___ TEXT SHOWN ___
Taglines and identities can be funny things. Some communities — in this case, Bryson City once again — can be downright protective of them. Bryson City recently took issue to the wording on a public art piece being installed on Main Street in Waynesville.

Donations are helping erect a replica of a historic arch that once spanned Waynesville’s main street, proclaiming the town as the “Eastern Entrance to the Great Smoky Mountains National Park.”

That wording was too long for the artistic replica, however, so instead it will bear the words “Gateway to the Smokies.”

Not long after news stories ran about the arch, Waynesville Town Manager Lee Galloway received a phone call from Bryson City Town Manager Lee Callicutt regarding the wording on the arch. It was a slogan that Bryson City has used on its seal and police department badges for decades.

Callicutt had been directed to pass the concern of the Town of Bryson City onto Waynesville. The concern was duly noted but nothing came out of it.

 

Deciding around the table

Advertising agencies and companies can spend a fortune writing the right tagline. Small towns don’t have that kind of money. So sometimes they simply borrow.

Macon County’s current tagline, “Enjoy the beauty, discover the life” is a tweaked version of one a small business there was using, said Linda Harbuck, longtime executive director of the Franklin Area Chamber of Commerce.

Committees are used in Macon County to decide on taglines, saving on dollars and tapping local talent when it comes to defining the exact image to project. Harbuck said that community has had a number of different taglines during the years. The longest running one was “gem capitol of the world,” a play off of the large number of gem mining operations in Macon County. Macon County also has used “Mountain treasures, simple pleasures.”

“We don’t have any scientific ways of coming up with them,” Harbuck said. “A lot of things have just come from us sitting around the table talking.”

That’s been true in Maggie Valley, too, said Teresa Smith, executive director of the chamber of commerce there.

“We’ve used several recently,” she said. “We are trying to play off the park and being in the great outdoors.”
___ DATASET EXTRACT ___
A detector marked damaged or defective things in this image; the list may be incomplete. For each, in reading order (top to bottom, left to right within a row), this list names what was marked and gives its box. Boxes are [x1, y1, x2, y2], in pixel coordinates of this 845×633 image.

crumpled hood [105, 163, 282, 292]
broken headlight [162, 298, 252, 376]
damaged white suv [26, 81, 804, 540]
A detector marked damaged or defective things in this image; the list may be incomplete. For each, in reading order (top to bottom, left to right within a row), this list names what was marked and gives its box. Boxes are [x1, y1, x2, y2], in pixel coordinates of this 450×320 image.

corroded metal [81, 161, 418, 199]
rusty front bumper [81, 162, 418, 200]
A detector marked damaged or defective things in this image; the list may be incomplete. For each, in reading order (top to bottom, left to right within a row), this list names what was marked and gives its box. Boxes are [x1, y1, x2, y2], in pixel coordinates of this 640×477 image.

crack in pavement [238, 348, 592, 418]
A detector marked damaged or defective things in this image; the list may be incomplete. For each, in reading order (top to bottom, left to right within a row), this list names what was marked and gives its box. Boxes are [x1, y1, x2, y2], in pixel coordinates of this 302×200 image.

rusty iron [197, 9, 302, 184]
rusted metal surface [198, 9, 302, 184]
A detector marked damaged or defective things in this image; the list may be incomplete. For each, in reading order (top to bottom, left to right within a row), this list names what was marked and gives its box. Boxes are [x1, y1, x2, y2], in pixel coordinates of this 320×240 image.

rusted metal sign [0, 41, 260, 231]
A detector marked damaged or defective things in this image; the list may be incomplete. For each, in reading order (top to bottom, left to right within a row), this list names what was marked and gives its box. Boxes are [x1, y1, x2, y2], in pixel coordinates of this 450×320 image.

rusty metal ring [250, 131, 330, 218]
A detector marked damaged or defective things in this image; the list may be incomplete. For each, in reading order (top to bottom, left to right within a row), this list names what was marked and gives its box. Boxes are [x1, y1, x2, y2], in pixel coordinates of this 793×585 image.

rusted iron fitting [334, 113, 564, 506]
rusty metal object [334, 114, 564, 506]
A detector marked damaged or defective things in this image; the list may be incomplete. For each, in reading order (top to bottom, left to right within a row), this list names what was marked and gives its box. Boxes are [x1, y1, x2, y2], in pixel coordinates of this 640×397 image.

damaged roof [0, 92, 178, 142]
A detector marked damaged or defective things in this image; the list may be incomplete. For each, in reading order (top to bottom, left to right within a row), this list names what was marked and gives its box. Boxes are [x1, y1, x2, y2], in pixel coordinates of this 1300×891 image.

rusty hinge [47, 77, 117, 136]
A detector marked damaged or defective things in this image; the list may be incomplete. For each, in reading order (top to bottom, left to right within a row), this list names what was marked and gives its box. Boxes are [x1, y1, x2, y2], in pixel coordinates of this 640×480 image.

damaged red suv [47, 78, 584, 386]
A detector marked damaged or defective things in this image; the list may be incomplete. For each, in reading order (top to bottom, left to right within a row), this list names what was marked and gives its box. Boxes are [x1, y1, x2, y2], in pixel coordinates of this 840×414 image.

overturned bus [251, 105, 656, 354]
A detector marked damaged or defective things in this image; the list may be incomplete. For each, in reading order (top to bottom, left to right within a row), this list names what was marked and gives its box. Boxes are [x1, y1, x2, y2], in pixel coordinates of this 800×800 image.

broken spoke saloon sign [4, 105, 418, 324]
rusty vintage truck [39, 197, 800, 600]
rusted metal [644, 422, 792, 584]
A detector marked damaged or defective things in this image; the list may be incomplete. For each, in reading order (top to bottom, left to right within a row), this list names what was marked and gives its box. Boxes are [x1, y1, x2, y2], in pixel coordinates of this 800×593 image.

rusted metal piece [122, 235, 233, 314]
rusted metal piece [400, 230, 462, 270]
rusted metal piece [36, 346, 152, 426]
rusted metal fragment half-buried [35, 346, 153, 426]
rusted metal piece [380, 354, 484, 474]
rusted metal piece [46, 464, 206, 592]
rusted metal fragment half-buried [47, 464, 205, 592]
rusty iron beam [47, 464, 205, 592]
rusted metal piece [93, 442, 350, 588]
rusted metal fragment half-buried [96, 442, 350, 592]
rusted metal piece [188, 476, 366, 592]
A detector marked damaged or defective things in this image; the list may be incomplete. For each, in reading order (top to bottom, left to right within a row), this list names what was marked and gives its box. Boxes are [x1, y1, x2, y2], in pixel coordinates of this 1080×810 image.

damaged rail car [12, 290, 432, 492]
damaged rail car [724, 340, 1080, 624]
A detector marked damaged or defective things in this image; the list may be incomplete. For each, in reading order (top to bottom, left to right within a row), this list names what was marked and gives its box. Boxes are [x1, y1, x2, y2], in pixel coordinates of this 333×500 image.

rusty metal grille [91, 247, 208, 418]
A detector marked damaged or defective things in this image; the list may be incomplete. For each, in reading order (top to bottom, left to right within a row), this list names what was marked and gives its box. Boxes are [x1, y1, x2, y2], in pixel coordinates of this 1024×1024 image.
___
Reproduce the passage of the article on town taglines from "Not long after" to "came out of it.", word for word.

Not long after news stories ran about the arch, Waynesville Town Manager Lee Galloway received a phone call from Bryson City Town Manager Lee Callicutt regarding the wording on the arch. It was a slogan that Bryson City has used on its seal and police department badges for decades.

Callicutt had been directed to pass the concern of the Town of Bryson City onto Waynesville. The concern was duly noted but nothing came out of it.